» **Extrait choisi**

○ ○ ○ ○ ○

La bioéthique : Une affaire politique ?

Le législateur a modifié dans la douleur les règles qui prévalent dans notre pays à propos du mariage. Les manifestations hostiles ont succédé aux banderoles de ceux qui étaient favorables. Pour ou contre ? Le degré zéro du débat. Le manichéisme comme vadémécum de notre société. De slogans en mots d’ordre, de manifestations publiques en provocations diverses, le débat a finalement été escamoté. L’intelligence a cédé le pas à la manipulation et la société française qui avait là une magnifique opportunité de s’approcher de la complexité des enjeux bioéthiques, n’a eu droit qu’à l’obscénité d’arguments outrés.

Pourquoi notre société manque t-elle de maturité au point de se priver d’une véritable réflexion sur ce que sera le monde de demain, celui de nos enfants ? Comment se fait-il que le seul domaine où les arguments d’autorité prévalent encore soit celui de la bioéthique ? Autoritaire et paternaliste sont les deux adjectifs qui conviennent le mieux pour décrire la posture des politiques en charge de la direction de notre pays pour les questions qui touchent à la bioéthique. La controverse est pourtant devenue fort populaire sur les questions économiques, sur les problèmes écologiques, sur la balance entre l’impôt et les possibilités des entreprises. Le débat sur ces sujets est nourri. Mais sur les questions bioéthiques, tout se passe comme si on redoutait le débat. L’observation vaut autant pour les interdits que pour les licences. Hors du tout contexte de révision de la loi bioéthique, sur le simple argument d’un changement de majorité au sein du parlement, la recherche sur l’embryon (à laquelle je suis personnellement favorable) vient d’être autorisée, sans qu’aucun débat public n’ait précédé cette décision. Comme si les enjeux bioéthiques pouvaient dépendre de la fluctuation des majorités politiques. Comme si, les arguments de force et de contrainte étaient les seuls valables dans un domaine où la raison devrait être souveraine.

D’où vient cette peur des politiques de laisser le débat bioéthique féconder la société française comme cela se produit dans les pays du nord de l’Europe. Une esquisse de réponse : la bioéthique est une machine efficace pour perdre des voix, jamais pour en gagner. Un autre élément de réponse : notre tradition paternaliste. L’éthique de conviction du chef s’impose à toute la patrie. Ainsi la religion ou la philosophie personnelle de celui qui dirige la France (ou de ses plus proches conseillers ou lobbyistes) vaudrait comme « guide suprême » en matière de bioéthique ? Un domaine réservé en quelques sortes ? Il saurait, lui, ce qui est bon pour les français et les protégerait d’ailleurs contre eux-mêmes, eux qui sont bien sûr incapables de prévoir les conséquences de leurs choix ?

○ ○ ○ ○ ○

» **Extrait des données**
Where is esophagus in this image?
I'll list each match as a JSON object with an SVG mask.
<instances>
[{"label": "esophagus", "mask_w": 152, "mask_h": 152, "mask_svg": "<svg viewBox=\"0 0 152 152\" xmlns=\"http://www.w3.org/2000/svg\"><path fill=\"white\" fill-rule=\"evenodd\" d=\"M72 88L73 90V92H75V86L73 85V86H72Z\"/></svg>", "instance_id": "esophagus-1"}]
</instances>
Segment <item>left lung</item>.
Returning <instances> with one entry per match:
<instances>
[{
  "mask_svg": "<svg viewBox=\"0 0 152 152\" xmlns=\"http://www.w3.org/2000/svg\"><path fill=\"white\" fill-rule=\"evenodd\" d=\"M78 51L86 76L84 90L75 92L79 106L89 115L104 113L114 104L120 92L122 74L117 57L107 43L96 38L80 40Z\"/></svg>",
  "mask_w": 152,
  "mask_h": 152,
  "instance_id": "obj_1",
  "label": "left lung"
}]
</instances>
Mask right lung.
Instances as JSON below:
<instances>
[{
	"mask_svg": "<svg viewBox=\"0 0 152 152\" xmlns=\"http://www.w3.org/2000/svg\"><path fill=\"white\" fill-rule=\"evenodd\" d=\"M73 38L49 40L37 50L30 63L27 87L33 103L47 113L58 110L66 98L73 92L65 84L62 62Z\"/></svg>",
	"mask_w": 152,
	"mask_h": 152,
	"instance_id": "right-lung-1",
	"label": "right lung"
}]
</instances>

○ ○ ○ ○ ○

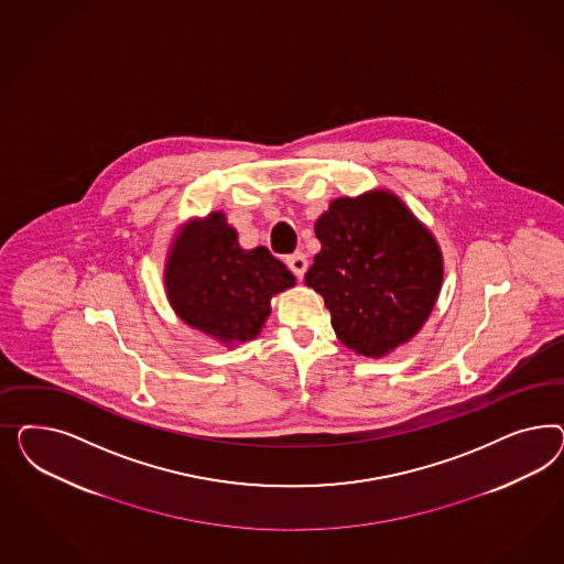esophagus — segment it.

○ ○ ○ ○ ○

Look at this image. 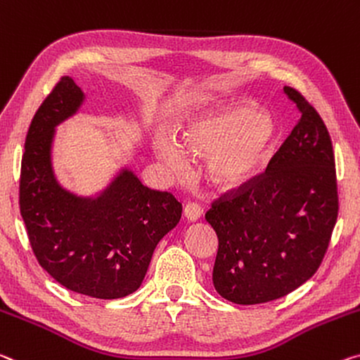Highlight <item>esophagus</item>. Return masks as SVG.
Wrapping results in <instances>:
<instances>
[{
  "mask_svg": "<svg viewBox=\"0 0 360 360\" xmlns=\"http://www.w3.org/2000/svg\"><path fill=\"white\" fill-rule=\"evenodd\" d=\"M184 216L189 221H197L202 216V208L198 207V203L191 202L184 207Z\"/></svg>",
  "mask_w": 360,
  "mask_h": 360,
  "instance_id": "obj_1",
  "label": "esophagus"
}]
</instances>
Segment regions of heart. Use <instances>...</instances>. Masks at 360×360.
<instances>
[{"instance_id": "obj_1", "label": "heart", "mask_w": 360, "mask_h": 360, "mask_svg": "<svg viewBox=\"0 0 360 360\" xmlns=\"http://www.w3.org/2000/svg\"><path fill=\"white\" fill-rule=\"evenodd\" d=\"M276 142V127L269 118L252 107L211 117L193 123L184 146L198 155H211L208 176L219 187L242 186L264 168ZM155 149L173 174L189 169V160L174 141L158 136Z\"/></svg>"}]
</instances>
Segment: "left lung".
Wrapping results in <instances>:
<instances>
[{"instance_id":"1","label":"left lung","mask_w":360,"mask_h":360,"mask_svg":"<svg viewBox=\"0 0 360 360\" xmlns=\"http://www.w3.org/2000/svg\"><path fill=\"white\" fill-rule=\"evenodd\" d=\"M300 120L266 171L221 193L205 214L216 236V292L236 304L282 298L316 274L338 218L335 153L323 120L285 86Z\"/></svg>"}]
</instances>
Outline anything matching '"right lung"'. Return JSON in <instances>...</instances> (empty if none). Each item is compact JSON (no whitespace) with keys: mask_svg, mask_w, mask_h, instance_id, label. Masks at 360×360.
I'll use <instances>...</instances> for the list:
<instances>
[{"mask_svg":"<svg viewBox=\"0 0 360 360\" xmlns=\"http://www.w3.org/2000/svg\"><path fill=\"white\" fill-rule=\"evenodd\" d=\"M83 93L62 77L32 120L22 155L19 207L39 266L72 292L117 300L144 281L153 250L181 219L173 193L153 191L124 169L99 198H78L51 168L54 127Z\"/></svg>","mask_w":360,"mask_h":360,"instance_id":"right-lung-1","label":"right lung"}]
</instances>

○ ○ ○ ○ ○

» **Série d'exercices**
A – Pour chacune des affirmations suivantes, indiquez par oui ou par non si elle s'accorde avec l'extrait choisi, en citant mot pour mot les termes décisifs du texte : (i) la recherche sur l'embryon a été autorisée à l'issue d'un débat public ; (ii) le texte exprime une position favorable à la recherche sur l'embryon ; (iii) la bioéthique permet aux politiques de gagner des voix.
B – Traduisez en anglais la phrase suivante de l'extrait choisi : « La controverse est pourtant devenue fort populaire sur les questions économiques, sur les problèmes écologiques, sur la balance entre l’impôt et les possibilités des entreprises. »
C – Recopiez sans la moindre modification le passage de l'extrait choisi qui s'ouvre sur les mots contenant « La bioéthique : Une » et se ferme sur « l’obscénité d’arguments outrés. ».

» **Réponses aux exercices**
A –
(i) Non : « sans qu’aucun débat public n’ait précédé cette décision ».
(ii) Oui : « à laquelle je suis personnellement favorable ».
(iii) Non : « la bioéthique est une machine efficace pour perdre des voix, jamais pour en gagner ».

B – Yet controversy has become very popular on economic questions, on ecological problems, on the balance between taxation and the capacities of businesses.

C –
La bioéthique : Une affaire politique ?

Le législateur a modifié dans la douleur les règles qui prévalent dans notre pays à propos du mariage. Les manifestations hostiles ont succédé aux banderoles de ceux qui étaient favorables. Pour ou contre ? Le degré zéro du débat. Le manichéisme comme vadémécum de notre société. De slogans en mots d’ordre, de manifestations publiques en provocations diverses, le débat a finalement été escamoté. L’intelligence a cédé le pas à la manipulation et la société française qui avait là une magnifique opportunité de s’approcher de la complexité des enjeux bioéthiques, n’a eu droit qu’à l’obscénité d’arguments outrés.